Gli scatti perfetti delle opere di
Peter Schlör (Mannheim, 1964) – approdate in prestigiose collezioni private oltre che in gallerie d’arte tedesche, e ora alla personale dalla milanese Zonca & Zonca per la seconda volta – richiedono tempo: ogni foto è il traguardo di un ascetico rituale di amore per la luce, silenziose attese, meticolosa cura del dettaglio e simmetriche geometrie d’insieme.
Pare quasi di vederlo, assorto nel mezzo di solitari viaggi, alla ricerca di luoghi desertici e assolati da cristallizzare in forme fisse che narrano di abbandono e vita, natura densa di passato e scenari incompiuti, caparbiamente immersi nel presente. Come la rigida imponenza del villaggio fantasma di
Sinai 1 (2001), le cui scarne scatole per turisti, immortalate in ricercati giochi di linee e secchi chiari-scuro, si ergono ieratiche nel nulla. L’edificio a mattoni in costruzione di
Tao (2007) assorbe quasi interamente il nero, che sbuca severo da porte e finestre: l’entrata, attorniata in basso da macerie e attrezzi da muratura, ricorda la simbolica bocca della verità di un massiccio volto squadrato.

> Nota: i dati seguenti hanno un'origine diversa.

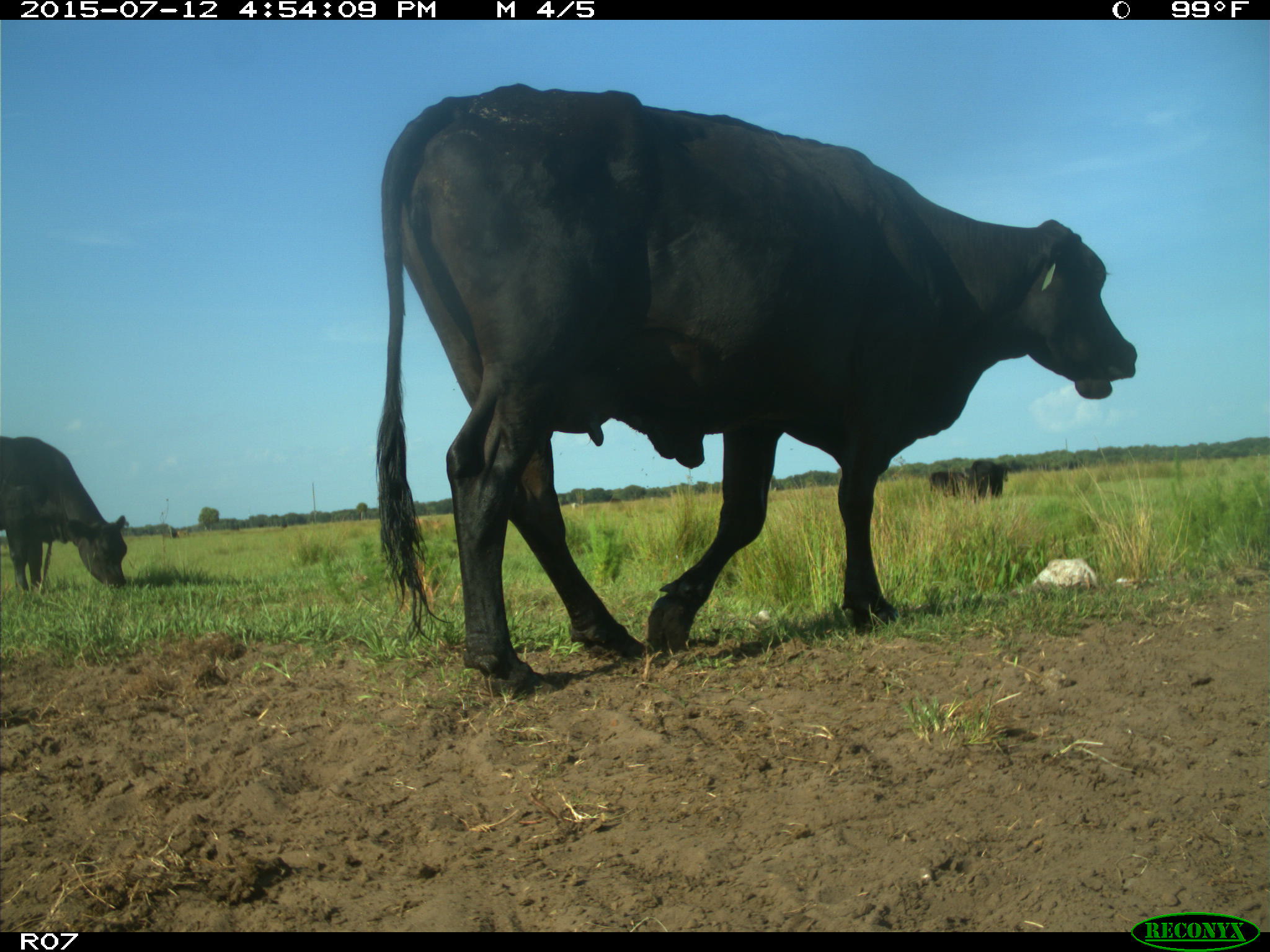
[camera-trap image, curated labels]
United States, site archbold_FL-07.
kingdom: Animalia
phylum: Chordata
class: Mammalia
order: Artiodactyla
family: Bovidae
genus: Bos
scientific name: Bos taurus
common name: domestic cow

A dispetto del risultato finale – vale la pena di sottolinearlo – le foto sono rigorosamente ottenute con metodi tradizionali, affiancati a una tecnica di lavorazione particolarissima. Schlör scatta infatti in bianco e nero, senza strumenti digitali; i contrasti sono raggiunti aggiungendo pigmento nero in fase di stampa.
In virtù di questo sofisticato accorgimento, in
Mirador del Rio (2) (2007) il confine tra mare e spiaggia è esasperato al punto tale da rendere l’immagine lunare: le onde increspate assumono la forza corposa di materia lavica, sormontata dal buio pesto che, nella seconda foto (parte integrante dell’opera), cala sul flusso delle acque. Attenzione, lo scatto è identico: cambia solo la tonalità.

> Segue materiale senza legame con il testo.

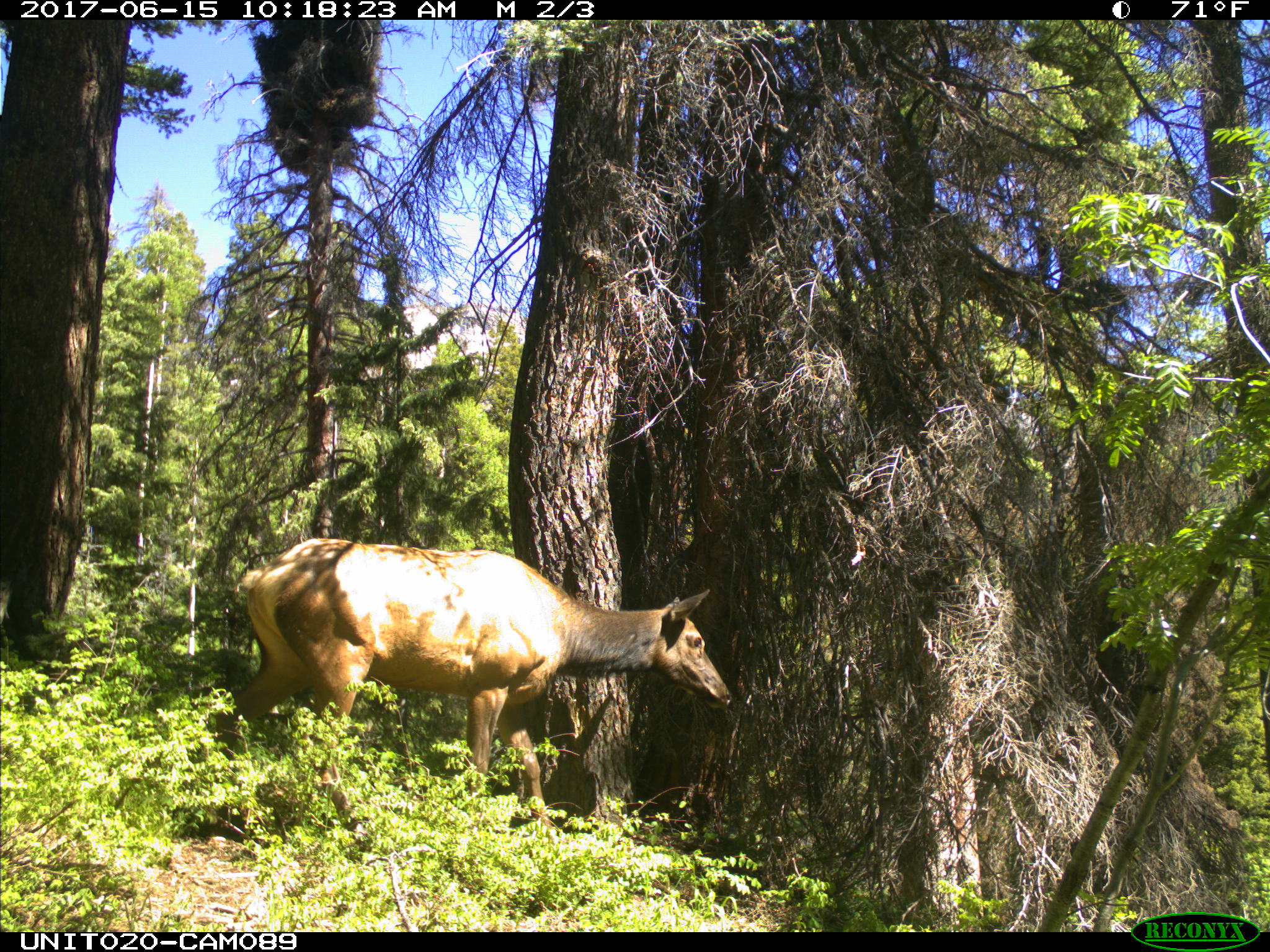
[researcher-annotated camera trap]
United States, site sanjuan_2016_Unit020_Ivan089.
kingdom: Animalia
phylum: Chordata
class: Mammalia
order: Artiodactyla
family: Cervidae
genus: Cervus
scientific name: Cervus elaphus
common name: red deer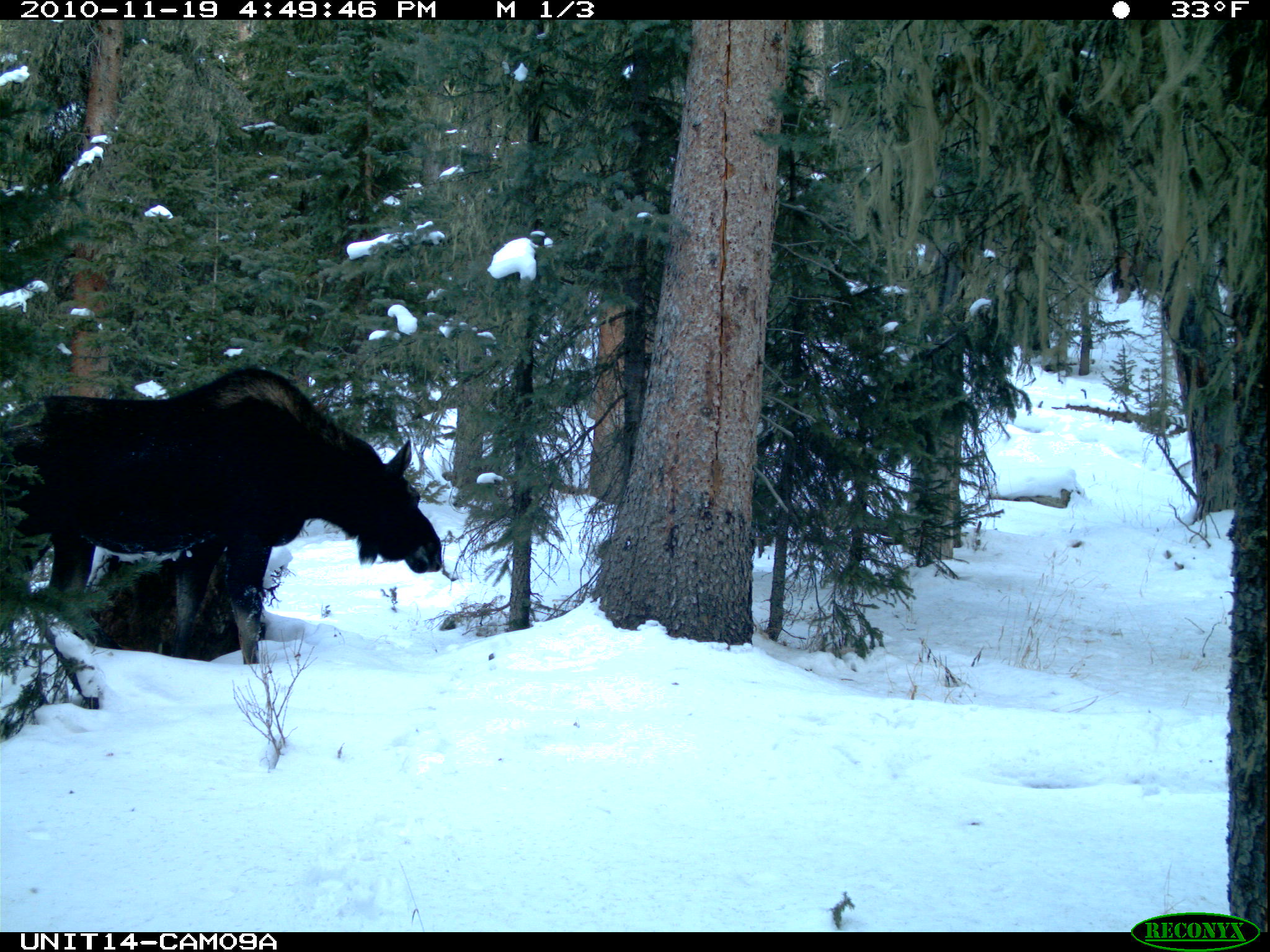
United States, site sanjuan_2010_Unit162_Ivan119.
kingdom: Animalia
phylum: Chordata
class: Mammalia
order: Artiodactyla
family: Cervidae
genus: Alces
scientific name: Alces alces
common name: moose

I depistaggi ottici si rincorrono nei lavori di Schlör, che gioca ad accostare gli stessi soggetti – come le palme de
La Geria 5 (2003-06) e di
Zuneigung (2003) – ripresi da angolazioni diverse, in un millimetrico continuum di linee.
La summa della sua poetica sta tutta nella teutonica composizione di
Zelve (2007), affresco su pellicola di un ancestrale villaggio turco nella roccia della Cappadocia, cui viene riservata un’intera parete: il curioso “
formaggio con i buchi ”, così appare all’artista, è un gruviera tutt’oggi abitato, spettacolo della natura eroso dall’azione millenaria di pioggia e vento, culla dei primi insediamenti cristiani.
All’uscita della mostra, lo scatto molto tedesco
Bellenkrappen (2008), omaggio al dipinto romantico
Kreidefelsen auf Rügen (1818) di
Caspar David Friedrich, anticipa il taglio introspettivo e autobiografico delle prossime foto di Schlör, voluto dalla Hugo Boss Art Collection come autore del suo esclusivo art pass 2009.